Please lay out the material from the line with "How large is" through the end of the material as a Markdown table with the columns Row and Line. Number each line in order and leave out blank lines.

#### PROVIDED INFORMATION

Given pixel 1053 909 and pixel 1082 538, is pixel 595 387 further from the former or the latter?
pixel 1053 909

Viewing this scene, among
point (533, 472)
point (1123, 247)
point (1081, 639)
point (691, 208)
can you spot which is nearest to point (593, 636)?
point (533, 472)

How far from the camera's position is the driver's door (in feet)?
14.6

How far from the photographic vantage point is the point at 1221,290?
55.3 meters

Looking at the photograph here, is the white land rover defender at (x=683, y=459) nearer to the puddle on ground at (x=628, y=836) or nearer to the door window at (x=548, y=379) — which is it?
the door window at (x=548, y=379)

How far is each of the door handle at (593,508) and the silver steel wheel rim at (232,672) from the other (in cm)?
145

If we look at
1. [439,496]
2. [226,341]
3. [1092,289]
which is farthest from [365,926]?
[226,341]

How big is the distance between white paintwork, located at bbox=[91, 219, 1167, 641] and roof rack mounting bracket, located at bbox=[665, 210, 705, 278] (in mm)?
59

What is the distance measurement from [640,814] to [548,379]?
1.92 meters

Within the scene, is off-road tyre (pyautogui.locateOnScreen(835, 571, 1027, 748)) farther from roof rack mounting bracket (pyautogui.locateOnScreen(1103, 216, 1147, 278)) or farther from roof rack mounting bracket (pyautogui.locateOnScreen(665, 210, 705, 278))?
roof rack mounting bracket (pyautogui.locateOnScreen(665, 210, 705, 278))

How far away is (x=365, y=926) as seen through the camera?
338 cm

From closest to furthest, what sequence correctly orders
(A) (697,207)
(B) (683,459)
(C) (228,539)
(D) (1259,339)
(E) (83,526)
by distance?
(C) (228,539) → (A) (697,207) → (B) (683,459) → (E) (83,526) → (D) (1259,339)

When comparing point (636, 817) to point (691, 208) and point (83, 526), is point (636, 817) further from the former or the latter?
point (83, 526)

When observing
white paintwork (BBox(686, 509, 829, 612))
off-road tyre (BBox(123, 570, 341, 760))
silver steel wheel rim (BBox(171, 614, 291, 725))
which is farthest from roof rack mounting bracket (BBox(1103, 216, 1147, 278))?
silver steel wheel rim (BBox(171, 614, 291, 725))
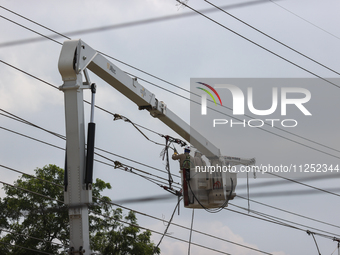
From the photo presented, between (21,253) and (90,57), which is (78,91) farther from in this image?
(21,253)

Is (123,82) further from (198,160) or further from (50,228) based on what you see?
(50,228)

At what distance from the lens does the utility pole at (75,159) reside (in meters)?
9.07

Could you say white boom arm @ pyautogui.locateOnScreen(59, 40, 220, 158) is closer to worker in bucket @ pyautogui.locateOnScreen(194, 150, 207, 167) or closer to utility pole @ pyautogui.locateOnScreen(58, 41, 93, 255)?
utility pole @ pyautogui.locateOnScreen(58, 41, 93, 255)

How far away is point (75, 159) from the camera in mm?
9250

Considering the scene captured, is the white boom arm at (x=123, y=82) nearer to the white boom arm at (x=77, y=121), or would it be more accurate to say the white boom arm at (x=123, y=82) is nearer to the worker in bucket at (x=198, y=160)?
the white boom arm at (x=77, y=121)

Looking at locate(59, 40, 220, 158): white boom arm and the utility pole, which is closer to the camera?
the utility pole

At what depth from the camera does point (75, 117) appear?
942cm

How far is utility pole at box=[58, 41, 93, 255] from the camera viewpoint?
9.07 metres

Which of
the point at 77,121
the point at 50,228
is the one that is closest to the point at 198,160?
the point at 77,121

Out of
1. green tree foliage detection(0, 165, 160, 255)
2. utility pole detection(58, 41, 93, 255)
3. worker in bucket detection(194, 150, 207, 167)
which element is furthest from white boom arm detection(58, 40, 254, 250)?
green tree foliage detection(0, 165, 160, 255)

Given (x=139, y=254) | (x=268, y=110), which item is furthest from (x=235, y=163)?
(x=139, y=254)

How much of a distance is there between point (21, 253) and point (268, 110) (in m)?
17.5

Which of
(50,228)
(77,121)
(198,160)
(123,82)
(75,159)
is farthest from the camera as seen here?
(50,228)

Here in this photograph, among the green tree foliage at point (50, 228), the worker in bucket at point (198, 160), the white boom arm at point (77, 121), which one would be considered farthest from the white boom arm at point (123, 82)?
the green tree foliage at point (50, 228)
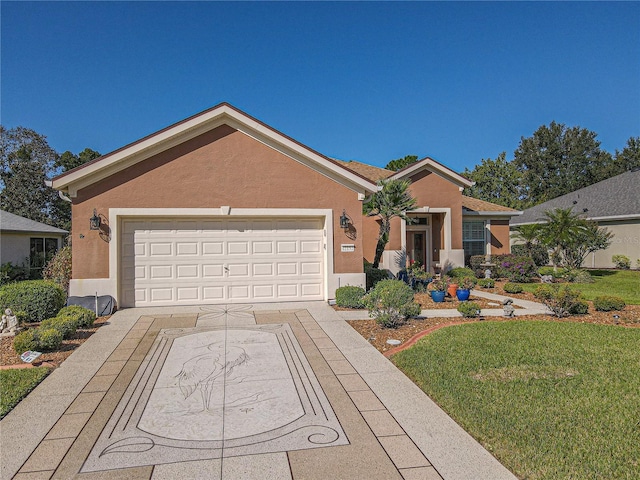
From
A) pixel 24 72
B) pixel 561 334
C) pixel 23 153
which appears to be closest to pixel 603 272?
pixel 561 334

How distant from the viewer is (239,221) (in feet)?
39.2

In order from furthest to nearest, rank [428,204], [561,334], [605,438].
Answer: [428,204] → [561,334] → [605,438]

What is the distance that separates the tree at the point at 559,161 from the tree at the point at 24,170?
178 feet

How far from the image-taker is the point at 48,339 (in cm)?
711

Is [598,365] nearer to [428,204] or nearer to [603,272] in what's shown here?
[428,204]

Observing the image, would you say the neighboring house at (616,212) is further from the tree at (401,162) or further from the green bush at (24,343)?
the green bush at (24,343)

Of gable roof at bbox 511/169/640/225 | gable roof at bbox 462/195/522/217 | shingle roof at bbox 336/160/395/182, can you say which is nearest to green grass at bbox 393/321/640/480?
gable roof at bbox 462/195/522/217

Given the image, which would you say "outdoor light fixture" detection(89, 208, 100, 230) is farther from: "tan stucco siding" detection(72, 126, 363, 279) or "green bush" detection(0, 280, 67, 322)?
"green bush" detection(0, 280, 67, 322)

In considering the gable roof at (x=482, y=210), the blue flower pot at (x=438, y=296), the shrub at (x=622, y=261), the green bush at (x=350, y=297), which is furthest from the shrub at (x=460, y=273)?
the shrub at (x=622, y=261)

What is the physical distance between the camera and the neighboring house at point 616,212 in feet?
73.4

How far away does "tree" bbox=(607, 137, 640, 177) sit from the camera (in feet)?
156

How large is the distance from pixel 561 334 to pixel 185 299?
9444 mm

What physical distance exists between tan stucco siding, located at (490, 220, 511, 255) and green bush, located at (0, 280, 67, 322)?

########

# ANSWER TO THE EXERCISE
| Row | Line |
|---|---|
| 1 | How large is the distance from pixel 561 334 to pixel 185 299? |
| 2 | 9444 mm |
| 3 | What physical distance exists between tan stucco siding, located at (490, 220, 511, 255) and green bush, located at (0, 280, 67, 322)? |